BIG error:smack::smack::smack:
With dynamic therapy (dreams, couch-lying,stream of consciousness, etc. I spent $50 large not to hate my father.

Does it involve being wrapped in rubber?

No, wait, that would be Dielectrical Therapy.

From my perspective of having completed two programs that use DBT, the difference is that DBT allowed me to embrace the ability to Radically Accept that I can feel two different, even opposite, emotions at the same time. One feeling does not negate or precede the other. This is referred to as the Dialectical.

DBT teaches skills in four domains: Core Mindfulness, Interpersonal Effectiveness, Emotion Regulation, and Distress Tolerance. In each of these four modules, there are specific skills that are taught. It is the client’s (patient’s) job to put these skills in practice in all areas of his/her daily lives. Little detail about one’s personal life is usually shared in these groups. Instead, emotions are identified and often, ranked but the majority of remaining time is spent on how the client’s used specific skills that they learned.

Also the target audience for DBT has been recently expanded to include trauma survivor’s, recovering addicts, and those suffering from eating disorders, particularly binge eating and bulimia.
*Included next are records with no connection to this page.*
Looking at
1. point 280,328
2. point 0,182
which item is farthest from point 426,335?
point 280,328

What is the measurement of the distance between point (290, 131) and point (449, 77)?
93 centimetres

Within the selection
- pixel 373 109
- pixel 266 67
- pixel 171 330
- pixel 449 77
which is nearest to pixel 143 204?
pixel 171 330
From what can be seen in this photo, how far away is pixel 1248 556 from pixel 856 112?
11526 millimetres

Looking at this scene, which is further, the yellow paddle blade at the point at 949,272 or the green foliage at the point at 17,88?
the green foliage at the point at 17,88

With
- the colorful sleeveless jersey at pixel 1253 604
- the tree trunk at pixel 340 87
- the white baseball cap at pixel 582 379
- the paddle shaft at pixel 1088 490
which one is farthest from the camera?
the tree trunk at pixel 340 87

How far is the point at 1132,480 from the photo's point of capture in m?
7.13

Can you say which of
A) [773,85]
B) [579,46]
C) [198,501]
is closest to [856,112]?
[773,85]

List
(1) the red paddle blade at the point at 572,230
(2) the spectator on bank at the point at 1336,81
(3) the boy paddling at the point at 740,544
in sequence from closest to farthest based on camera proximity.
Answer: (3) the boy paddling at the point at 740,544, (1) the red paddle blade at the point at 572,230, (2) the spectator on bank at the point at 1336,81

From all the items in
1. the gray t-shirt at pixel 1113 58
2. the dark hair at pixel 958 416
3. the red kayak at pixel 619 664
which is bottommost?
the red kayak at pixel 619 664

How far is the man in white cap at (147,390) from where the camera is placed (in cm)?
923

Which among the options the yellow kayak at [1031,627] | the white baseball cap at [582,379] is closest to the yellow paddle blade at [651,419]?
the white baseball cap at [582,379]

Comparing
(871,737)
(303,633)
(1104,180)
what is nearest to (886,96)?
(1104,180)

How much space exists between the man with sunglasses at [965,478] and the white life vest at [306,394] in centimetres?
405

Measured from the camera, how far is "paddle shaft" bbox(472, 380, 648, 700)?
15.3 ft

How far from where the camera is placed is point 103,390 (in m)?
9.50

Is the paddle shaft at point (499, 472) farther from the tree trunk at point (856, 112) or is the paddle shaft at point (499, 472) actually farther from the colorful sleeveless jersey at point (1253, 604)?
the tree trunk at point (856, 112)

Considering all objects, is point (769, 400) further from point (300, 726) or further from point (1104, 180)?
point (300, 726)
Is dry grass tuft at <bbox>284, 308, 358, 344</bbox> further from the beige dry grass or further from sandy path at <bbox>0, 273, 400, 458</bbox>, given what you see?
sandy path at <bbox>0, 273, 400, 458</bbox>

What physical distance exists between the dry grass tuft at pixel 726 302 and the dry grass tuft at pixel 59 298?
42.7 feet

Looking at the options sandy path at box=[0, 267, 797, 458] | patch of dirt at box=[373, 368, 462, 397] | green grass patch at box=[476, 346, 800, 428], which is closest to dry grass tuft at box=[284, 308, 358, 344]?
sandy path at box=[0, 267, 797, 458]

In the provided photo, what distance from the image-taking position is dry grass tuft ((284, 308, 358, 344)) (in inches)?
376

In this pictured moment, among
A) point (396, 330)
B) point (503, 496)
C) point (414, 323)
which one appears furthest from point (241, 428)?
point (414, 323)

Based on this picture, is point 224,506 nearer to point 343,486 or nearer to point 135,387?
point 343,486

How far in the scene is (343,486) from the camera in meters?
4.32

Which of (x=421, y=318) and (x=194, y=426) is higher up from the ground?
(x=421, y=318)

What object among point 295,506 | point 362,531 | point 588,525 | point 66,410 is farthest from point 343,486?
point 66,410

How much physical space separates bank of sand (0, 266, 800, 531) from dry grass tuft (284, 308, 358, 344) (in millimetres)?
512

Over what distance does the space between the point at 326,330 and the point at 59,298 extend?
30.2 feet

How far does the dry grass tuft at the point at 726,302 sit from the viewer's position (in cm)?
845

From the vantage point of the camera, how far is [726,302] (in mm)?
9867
I find that it has empowered me. In DBT, the goal is to achieve Wise Mind - loosely translated as where the emotional (feeling) mind meets the intellectual (reasoning) mind.

Instead of trying to change my thinking, it helped me to embrace all my thoughts, without judgment (Nonjudgmental Stance in DBT). This is where I think DBT differs from CBT. Hope this helps.

Meremotall above is a superb.summary.

This is speaking as a patient undergoing CBT for moderate depression, not as anyone with any kind of psychological training of any kind, so take it with a grain of salt.

CBT seems to be focused on raising awareness of your own thoughts and their genesis within your noggin, and recognizing why these thoughts may not be entirely valid or reasonable, and changing the way you think to not think along those lines.

The crux of it to me seems to be the ability to interrupt what you’re thinking and think about those thoughts, and analyze them.

In other words, you’re feeling depressed, and you’re under a lot of stress. You learn to recognize what the stressors are- you’re worried that you’ll fail or won’t perform as well as you should. You also learn to recognize that maybe you’re not really in as much danger as you thought of failing. You also realize that you feel that worry about failing because you were always told about how well you should do as a kid or young adult, and you feel like you have to live up to it.

Once you realize all these things consciously, you can start interrupting those thoughts that make you get depressed, and redefine how you think about them.

In some part, CBT also concentrates on changing your internal vocabulary that you use when thinking. For example, the word “should” is one that can get you in trouble; when you say “I should have X” or “I should X,” you’re setting a situation where it’s a pass or fail situation, not one where you can be partially successful. So if you can redefine the words you use to think about things, you can also redefine the way you actually think about it.